What to do => Please extract every line of the records below that contains the word "trees" and copy each one out in full.

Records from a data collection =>
========================================================================

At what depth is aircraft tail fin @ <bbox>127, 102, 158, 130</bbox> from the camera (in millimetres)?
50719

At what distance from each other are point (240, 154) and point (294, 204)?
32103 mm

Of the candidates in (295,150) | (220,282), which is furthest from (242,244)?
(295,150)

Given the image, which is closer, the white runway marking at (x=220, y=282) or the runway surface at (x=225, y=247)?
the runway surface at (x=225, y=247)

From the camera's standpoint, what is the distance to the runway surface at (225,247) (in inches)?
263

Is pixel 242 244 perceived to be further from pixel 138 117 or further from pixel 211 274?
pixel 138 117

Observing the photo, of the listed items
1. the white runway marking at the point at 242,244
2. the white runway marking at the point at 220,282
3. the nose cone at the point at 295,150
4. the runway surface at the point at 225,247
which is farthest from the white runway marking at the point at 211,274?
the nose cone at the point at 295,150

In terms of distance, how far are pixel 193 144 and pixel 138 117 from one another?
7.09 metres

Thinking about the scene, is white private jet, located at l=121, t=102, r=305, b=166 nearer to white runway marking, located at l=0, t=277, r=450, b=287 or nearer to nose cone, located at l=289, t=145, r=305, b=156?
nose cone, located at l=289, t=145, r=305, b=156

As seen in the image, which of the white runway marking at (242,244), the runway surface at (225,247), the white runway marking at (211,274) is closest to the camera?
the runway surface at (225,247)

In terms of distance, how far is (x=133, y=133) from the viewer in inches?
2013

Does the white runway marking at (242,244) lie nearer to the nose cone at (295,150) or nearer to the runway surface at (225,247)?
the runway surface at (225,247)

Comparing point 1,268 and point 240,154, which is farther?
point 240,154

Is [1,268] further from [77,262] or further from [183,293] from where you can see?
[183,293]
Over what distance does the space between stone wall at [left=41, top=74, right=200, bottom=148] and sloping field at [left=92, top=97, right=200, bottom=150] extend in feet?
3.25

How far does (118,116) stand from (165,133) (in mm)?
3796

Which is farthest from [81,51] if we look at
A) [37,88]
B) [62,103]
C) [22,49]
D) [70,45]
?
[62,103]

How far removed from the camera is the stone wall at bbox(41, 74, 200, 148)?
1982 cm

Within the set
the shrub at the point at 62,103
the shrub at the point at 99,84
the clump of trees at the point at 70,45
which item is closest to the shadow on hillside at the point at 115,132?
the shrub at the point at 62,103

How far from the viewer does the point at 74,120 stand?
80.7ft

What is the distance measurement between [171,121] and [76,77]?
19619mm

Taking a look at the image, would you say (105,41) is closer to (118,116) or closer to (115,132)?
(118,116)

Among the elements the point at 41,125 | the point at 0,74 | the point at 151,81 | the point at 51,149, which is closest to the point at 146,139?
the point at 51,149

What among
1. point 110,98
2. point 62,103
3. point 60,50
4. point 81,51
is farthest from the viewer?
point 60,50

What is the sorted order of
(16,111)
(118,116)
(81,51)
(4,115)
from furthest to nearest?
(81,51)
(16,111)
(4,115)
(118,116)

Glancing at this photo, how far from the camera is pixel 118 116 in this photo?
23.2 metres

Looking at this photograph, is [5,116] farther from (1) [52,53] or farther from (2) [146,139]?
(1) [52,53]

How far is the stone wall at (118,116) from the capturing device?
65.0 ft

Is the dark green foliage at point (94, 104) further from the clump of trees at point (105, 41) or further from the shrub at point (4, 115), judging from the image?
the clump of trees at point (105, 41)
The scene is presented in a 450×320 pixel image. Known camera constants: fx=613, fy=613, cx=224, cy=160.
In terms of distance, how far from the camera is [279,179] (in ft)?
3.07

========================================================================

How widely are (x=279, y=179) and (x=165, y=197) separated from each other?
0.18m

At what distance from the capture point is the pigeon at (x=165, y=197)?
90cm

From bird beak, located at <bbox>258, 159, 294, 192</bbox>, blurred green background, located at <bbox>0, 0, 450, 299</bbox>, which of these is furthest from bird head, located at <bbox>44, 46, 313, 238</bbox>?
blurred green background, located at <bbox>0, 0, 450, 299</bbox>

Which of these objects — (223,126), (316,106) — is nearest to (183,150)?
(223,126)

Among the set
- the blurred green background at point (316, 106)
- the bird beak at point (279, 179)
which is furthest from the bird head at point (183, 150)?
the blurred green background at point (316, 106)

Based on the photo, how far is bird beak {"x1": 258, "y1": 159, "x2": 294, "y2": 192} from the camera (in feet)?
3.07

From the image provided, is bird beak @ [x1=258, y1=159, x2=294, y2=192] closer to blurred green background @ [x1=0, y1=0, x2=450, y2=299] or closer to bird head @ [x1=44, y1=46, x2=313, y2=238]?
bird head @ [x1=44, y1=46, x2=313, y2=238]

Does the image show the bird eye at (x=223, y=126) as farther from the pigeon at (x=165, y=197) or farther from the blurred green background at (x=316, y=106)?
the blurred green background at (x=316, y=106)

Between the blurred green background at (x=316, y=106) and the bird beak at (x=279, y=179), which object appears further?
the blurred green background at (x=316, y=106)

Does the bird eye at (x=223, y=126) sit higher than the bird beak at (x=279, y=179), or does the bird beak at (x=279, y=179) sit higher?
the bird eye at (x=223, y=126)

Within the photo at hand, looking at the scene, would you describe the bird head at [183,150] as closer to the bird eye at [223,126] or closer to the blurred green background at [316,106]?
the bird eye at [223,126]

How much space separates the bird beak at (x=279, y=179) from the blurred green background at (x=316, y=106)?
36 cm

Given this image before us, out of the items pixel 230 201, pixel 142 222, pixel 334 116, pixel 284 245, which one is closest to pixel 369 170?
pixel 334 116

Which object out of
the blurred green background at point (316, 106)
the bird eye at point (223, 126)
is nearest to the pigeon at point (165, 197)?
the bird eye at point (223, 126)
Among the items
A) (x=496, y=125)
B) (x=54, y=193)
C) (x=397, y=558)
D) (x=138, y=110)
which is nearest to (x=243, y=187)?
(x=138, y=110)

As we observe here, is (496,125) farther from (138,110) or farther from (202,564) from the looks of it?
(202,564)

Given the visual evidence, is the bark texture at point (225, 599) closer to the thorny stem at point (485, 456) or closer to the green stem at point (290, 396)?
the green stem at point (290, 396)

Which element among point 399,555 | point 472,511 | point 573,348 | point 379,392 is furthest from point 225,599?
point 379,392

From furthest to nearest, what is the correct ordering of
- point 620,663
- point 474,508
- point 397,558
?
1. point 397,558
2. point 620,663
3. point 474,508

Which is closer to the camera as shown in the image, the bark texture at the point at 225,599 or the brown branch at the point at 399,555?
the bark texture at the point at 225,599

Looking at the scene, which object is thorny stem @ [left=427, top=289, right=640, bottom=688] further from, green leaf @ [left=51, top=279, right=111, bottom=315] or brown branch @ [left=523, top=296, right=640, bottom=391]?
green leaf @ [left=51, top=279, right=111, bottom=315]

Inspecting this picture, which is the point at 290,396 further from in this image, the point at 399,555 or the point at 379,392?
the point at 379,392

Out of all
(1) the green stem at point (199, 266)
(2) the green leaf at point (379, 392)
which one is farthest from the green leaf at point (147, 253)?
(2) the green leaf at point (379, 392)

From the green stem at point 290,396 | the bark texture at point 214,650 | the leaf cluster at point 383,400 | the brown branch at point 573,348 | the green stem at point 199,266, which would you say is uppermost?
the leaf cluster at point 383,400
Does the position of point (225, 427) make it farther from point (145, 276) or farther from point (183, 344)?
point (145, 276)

========================================================================

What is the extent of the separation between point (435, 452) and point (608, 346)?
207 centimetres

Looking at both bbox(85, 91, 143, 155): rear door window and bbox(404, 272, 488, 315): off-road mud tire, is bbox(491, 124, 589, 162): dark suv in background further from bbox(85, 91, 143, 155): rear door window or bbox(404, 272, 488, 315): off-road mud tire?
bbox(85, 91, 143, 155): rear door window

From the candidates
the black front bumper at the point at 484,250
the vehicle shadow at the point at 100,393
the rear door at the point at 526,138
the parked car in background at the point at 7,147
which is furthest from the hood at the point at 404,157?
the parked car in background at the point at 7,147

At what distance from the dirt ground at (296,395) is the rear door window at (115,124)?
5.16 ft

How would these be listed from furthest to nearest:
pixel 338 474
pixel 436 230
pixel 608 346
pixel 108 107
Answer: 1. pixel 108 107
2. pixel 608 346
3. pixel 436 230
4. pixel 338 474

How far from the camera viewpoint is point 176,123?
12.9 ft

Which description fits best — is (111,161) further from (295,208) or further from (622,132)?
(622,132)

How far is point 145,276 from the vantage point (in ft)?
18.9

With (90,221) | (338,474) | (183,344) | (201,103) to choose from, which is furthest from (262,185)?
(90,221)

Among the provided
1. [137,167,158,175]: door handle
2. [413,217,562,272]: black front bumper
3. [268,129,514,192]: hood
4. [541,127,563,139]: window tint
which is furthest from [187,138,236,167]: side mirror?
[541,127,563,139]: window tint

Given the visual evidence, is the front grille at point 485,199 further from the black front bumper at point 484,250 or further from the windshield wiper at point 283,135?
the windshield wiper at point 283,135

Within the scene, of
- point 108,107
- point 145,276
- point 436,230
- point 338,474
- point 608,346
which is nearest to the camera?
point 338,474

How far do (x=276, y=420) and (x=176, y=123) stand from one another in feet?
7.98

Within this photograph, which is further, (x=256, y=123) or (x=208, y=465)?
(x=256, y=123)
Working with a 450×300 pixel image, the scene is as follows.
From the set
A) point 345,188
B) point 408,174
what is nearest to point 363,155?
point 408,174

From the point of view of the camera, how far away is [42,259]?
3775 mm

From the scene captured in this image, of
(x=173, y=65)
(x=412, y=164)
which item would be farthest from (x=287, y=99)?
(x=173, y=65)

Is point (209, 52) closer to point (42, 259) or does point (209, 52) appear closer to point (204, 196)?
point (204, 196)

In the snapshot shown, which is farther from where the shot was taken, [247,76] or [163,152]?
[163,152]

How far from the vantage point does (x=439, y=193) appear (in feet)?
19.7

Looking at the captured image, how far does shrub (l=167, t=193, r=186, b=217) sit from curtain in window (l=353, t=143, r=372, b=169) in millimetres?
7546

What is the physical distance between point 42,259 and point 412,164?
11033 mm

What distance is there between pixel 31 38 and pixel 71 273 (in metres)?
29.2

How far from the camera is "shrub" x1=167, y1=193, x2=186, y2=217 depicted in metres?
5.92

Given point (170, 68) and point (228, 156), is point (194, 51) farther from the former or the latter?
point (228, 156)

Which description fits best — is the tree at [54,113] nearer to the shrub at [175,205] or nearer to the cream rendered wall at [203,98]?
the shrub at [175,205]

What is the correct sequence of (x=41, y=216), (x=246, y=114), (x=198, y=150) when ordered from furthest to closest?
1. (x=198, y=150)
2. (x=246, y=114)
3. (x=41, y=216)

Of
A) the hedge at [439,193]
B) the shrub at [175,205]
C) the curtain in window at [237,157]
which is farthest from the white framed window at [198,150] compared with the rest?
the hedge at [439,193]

========================================================================

Result of the exercise =>
the clump of trees at the point at 70,45
Is the dark green foliage at point (94, 104) further from the clump of trees at point (105, 41) or further from the shrub at point (4, 115), judging from the image?
the clump of trees at point (105, 41)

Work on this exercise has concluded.